1. Extra dark chocolate
Dark chocolate is packed with antioxidants and flavanols that help maintain the health of brain cells. It also contains fiber that helps reduce brain inflammation and prevent cognitive decline.
A 2020 study investigated how dark and white chocolate might affect the memory of healthy young people. Participants who ate dark chocolate had better verbal memory two hours after they ran out of chocolate, compared with the group that received white chocolate.
The researchers attribute this to the higher levels of flavonoids found in dark chocolate, which “may profoundly improve cognitive function in humans.”
Berries are packed with antioxidants, phytonutrients, fiber, vitamins, and minerals. These nutrients help maintain memory, while the fiber content helps feed the microorganisms in the gut to help maintain memory.” reduce brain inflammation.
we should choose from red, blue and black berries. For example, strawberries are rich in flavonoids and may help slow cognitive decline; blueberries contain different types of flavonoids that have been linked to the prevention of oxidative stress; and raspberries are an excellent source of antioxidants, which help keep brain cells healthy.
3. Turmeric (with black pepper)
One of the main ingredients in curry powder – turmeric, contains a compound called curcumin, which is the secret behind its brain-boosting benefits.
Turmeric still works fine when taken alone, but the benefits may be stronger when combined with black pepper. You should always adds a little bit of black pepper to turmeric because piperine – the compound in black pepper – activates curcumin and increases bioavailability for the brain and body.
You can incorporate turmeric and black pepper into your diet by adding it to a hearty rice dish, a serving of potatoes, a “golden” latte or some oatmeal.
4. Green vegetables
Green vegetables are a staple in a brain-healthy diet because they contain folate, a B vitamin that supports nerve development and neurotransmitter function. Folate deficiency has been linked to poor health. increased symptoms of depression as well as cognitive aging.

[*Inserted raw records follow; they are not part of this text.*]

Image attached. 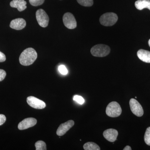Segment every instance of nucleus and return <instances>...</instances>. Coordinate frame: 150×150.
<instances>
[{
  "instance_id": "obj_1",
  "label": "nucleus",
  "mask_w": 150,
  "mask_h": 150,
  "mask_svg": "<svg viewBox=\"0 0 150 150\" xmlns=\"http://www.w3.org/2000/svg\"><path fill=\"white\" fill-rule=\"evenodd\" d=\"M37 58V54L32 48H26L23 51L19 57L20 63L22 65L28 66L32 64Z\"/></svg>"
},
{
  "instance_id": "obj_2",
  "label": "nucleus",
  "mask_w": 150,
  "mask_h": 150,
  "mask_svg": "<svg viewBox=\"0 0 150 150\" xmlns=\"http://www.w3.org/2000/svg\"><path fill=\"white\" fill-rule=\"evenodd\" d=\"M110 47L104 44H97L93 46L91 50L93 56L98 57L107 56L110 53Z\"/></svg>"
},
{
  "instance_id": "obj_3",
  "label": "nucleus",
  "mask_w": 150,
  "mask_h": 150,
  "mask_svg": "<svg viewBox=\"0 0 150 150\" xmlns=\"http://www.w3.org/2000/svg\"><path fill=\"white\" fill-rule=\"evenodd\" d=\"M118 17L117 14L113 13H106L100 18V22L103 25L110 26L117 22Z\"/></svg>"
},
{
  "instance_id": "obj_4",
  "label": "nucleus",
  "mask_w": 150,
  "mask_h": 150,
  "mask_svg": "<svg viewBox=\"0 0 150 150\" xmlns=\"http://www.w3.org/2000/svg\"><path fill=\"white\" fill-rule=\"evenodd\" d=\"M105 112L108 116L115 118L121 115L122 109L119 103L115 101H112L108 105Z\"/></svg>"
},
{
  "instance_id": "obj_5",
  "label": "nucleus",
  "mask_w": 150,
  "mask_h": 150,
  "mask_svg": "<svg viewBox=\"0 0 150 150\" xmlns=\"http://www.w3.org/2000/svg\"><path fill=\"white\" fill-rule=\"evenodd\" d=\"M36 18L38 24L41 27H47L49 23V18L47 14L42 9L37 10L36 12Z\"/></svg>"
},
{
  "instance_id": "obj_6",
  "label": "nucleus",
  "mask_w": 150,
  "mask_h": 150,
  "mask_svg": "<svg viewBox=\"0 0 150 150\" xmlns=\"http://www.w3.org/2000/svg\"><path fill=\"white\" fill-rule=\"evenodd\" d=\"M63 22L65 26L69 29H74L77 26V22L74 16L71 13H67L63 17Z\"/></svg>"
},
{
  "instance_id": "obj_7",
  "label": "nucleus",
  "mask_w": 150,
  "mask_h": 150,
  "mask_svg": "<svg viewBox=\"0 0 150 150\" xmlns=\"http://www.w3.org/2000/svg\"><path fill=\"white\" fill-rule=\"evenodd\" d=\"M130 107L132 112L138 117H141L144 114V112L139 103L134 98H131L129 102Z\"/></svg>"
},
{
  "instance_id": "obj_8",
  "label": "nucleus",
  "mask_w": 150,
  "mask_h": 150,
  "mask_svg": "<svg viewBox=\"0 0 150 150\" xmlns=\"http://www.w3.org/2000/svg\"><path fill=\"white\" fill-rule=\"evenodd\" d=\"M28 104L35 109H42L46 106L45 103L34 96H29L27 98Z\"/></svg>"
},
{
  "instance_id": "obj_9",
  "label": "nucleus",
  "mask_w": 150,
  "mask_h": 150,
  "mask_svg": "<svg viewBox=\"0 0 150 150\" xmlns=\"http://www.w3.org/2000/svg\"><path fill=\"white\" fill-rule=\"evenodd\" d=\"M74 125V122L73 120H69L64 123L61 124L59 126L56 134L58 136H62L64 135Z\"/></svg>"
},
{
  "instance_id": "obj_10",
  "label": "nucleus",
  "mask_w": 150,
  "mask_h": 150,
  "mask_svg": "<svg viewBox=\"0 0 150 150\" xmlns=\"http://www.w3.org/2000/svg\"><path fill=\"white\" fill-rule=\"evenodd\" d=\"M37 123V120L35 118H25L18 124V129L20 130H25L33 127Z\"/></svg>"
},
{
  "instance_id": "obj_11",
  "label": "nucleus",
  "mask_w": 150,
  "mask_h": 150,
  "mask_svg": "<svg viewBox=\"0 0 150 150\" xmlns=\"http://www.w3.org/2000/svg\"><path fill=\"white\" fill-rule=\"evenodd\" d=\"M103 136L108 142H113L117 139L118 132L117 130L114 129H107L103 132Z\"/></svg>"
},
{
  "instance_id": "obj_12",
  "label": "nucleus",
  "mask_w": 150,
  "mask_h": 150,
  "mask_svg": "<svg viewBox=\"0 0 150 150\" xmlns=\"http://www.w3.org/2000/svg\"><path fill=\"white\" fill-rule=\"evenodd\" d=\"M26 24V21L24 19L18 18L12 21L10 24V26L13 29L21 30L25 27Z\"/></svg>"
},
{
  "instance_id": "obj_13",
  "label": "nucleus",
  "mask_w": 150,
  "mask_h": 150,
  "mask_svg": "<svg viewBox=\"0 0 150 150\" xmlns=\"http://www.w3.org/2000/svg\"><path fill=\"white\" fill-rule=\"evenodd\" d=\"M27 3L24 0H13L10 5L11 7L17 8L19 11H22L27 8Z\"/></svg>"
},
{
  "instance_id": "obj_14",
  "label": "nucleus",
  "mask_w": 150,
  "mask_h": 150,
  "mask_svg": "<svg viewBox=\"0 0 150 150\" xmlns=\"http://www.w3.org/2000/svg\"><path fill=\"white\" fill-rule=\"evenodd\" d=\"M137 56L140 60L145 63H150V51L140 49L137 52Z\"/></svg>"
},
{
  "instance_id": "obj_15",
  "label": "nucleus",
  "mask_w": 150,
  "mask_h": 150,
  "mask_svg": "<svg viewBox=\"0 0 150 150\" xmlns=\"http://www.w3.org/2000/svg\"><path fill=\"white\" fill-rule=\"evenodd\" d=\"M135 5L136 8L139 10L145 8L150 10V0H138L135 2Z\"/></svg>"
},
{
  "instance_id": "obj_16",
  "label": "nucleus",
  "mask_w": 150,
  "mask_h": 150,
  "mask_svg": "<svg viewBox=\"0 0 150 150\" xmlns=\"http://www.w3.org/2000/svg\"><path fill=\"white\" fill-rule=\"evenodd\" d=\"M84 149L85 150H100V148L96 143L89 142L86 143L83 145Z\"/></svg>"
},
{
  "instance_id": "obj_17",
  "label": "nucleus",
  "mask_w": 150,
  "mask_h": 150,
  "mask_svg": "<svg viewBox=\"0 0 150 150\" xmlns=\"http://www.w3.org/2000/svg\"><path fill=\"white\" fill-rule=\"evenodd\" d=\"M35 149L36 150H46V143L42 141H38L35 143Z\"/></svg>"
},
{
  "instance_id": "obj_18",
  "label": "nucleus",
  "mask_w": 150,
  "mask_h": 150,
  "mask_svg": "<svg viewBox=\"0 0 150 150\" xmlns=\"http://www.w3.org/2000/svg\"><path fill=\"white\" fill-rule=\"evenodd\" d=\"M77 1L79 4L83 6H91L93 4V0H77Z\"/></svg>"
},
{
  "instance_id": "obj_19",
  "label": "nucleus",
  "mask_w": 150,
  "mask_h": 150,
  "mask_svg": "<svg viewBox=\"0 0 150 150\" xmlns=\"http://www.w3.org/2000/svg\"><path fill=\"white\" fill-rule=\"evenodd\" d=\"M144 138L146 144L148 146H150V127L146 129Z\"/></svg>"
},
{
  "instance_id": "obj_20",
  "label": "nucleus",
  "mask_w": 150,
  "mask_h": 150,
  "mask_svg": "<svg viewBox=\"0 0 150 150\" xmlns=\"http://www.w3.org/2000/svg\"><path fill=\"white\" fill-rule=\"evenodd\" d=\"M45 0H29L30 4L34 6H37L43 4Z\"/></svg>"
},
{
  "instance_id": "obj_21",
  "label": "nucleus",
  "mask_w": 150,
  "mask_h": 150,
  "mask_svg": "<svg viewBox=\"0 0 150 150\" xmlns=\"http://www.w3.org/2000/svg\"><path fill=\"white\" fill-rule=\"evenodd\" d=\"M73 100L81 105L83 104L85 102V100L83 98L82 96H74L73 97Z\"/></svg>"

Are you not a salad fan? You can still enjoy them as creative ingredients in favorite dishes like pasta, burgers, or as a topping on pizza.
5. Fermented foods
Fermentation is a process that increases the mass of microorganisms directly inoculated into food, thereby promoting the metabolism inside the product to metabolize sugar. This process produces other products, such as lactic acid, that can produce beneficial bacteria in the gut.
However, large amounts of fermented foods can cause you to experience bloating. If you feel uncomfortable, cut back on your intake until your gut and body readjust.
The author of the article is Lauren Armstrong, a nutrition expert and coach. She is also a nutritionist for The Women, Infant and Children (WIC) program.